Work item: Copy all records exactly; omit pictures.
══════════
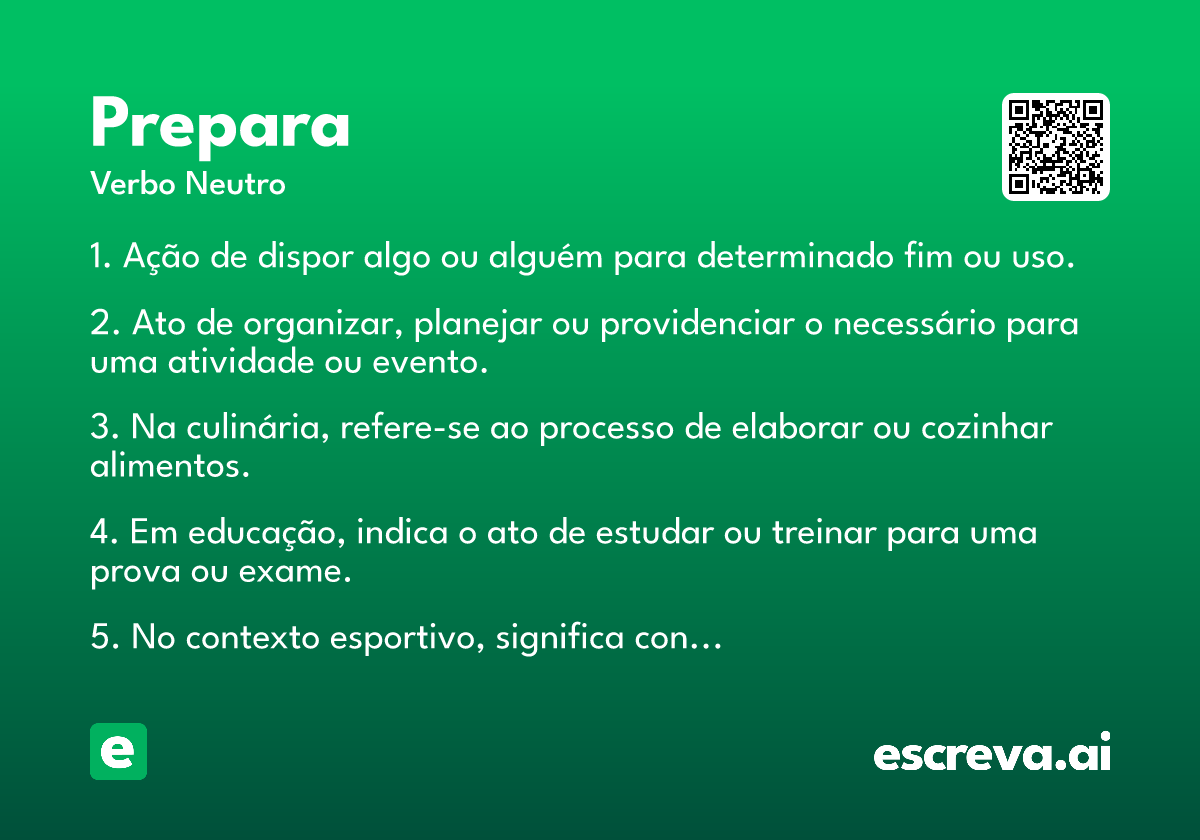 Prepara
Verbo Neutro

1. Ação de dispor algo ou alguém para determinado fim ou uso.

2. Ato de organizar, planejar ou providenciar o necessário para uma atividade ou evento.

3. Na culinária, refere-se ao processo de elaborar ou cozinhar alimentos.

4. Em educação, indica o ato de estudar ou treinar para uma prova ou exame.

5. No contexto esportivo, significa con…

e

escreva.ai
══════════
Task response:
 Prepara
Verbo Neutro

1. Ação de dispor algo ou alguém para determinado fim ou uso.

2. Ato de organizar, planejar ou providenciar o necessário para uma atividade ou evento.

3. Na culinária, refere-se ao processo de elaborar ou cozinhar alimentos.

4. Em educação, indica o ato de estudar ou treinar para uma prova ou exame.

5. No contexto esportivo, significa con…

e

escreva.ai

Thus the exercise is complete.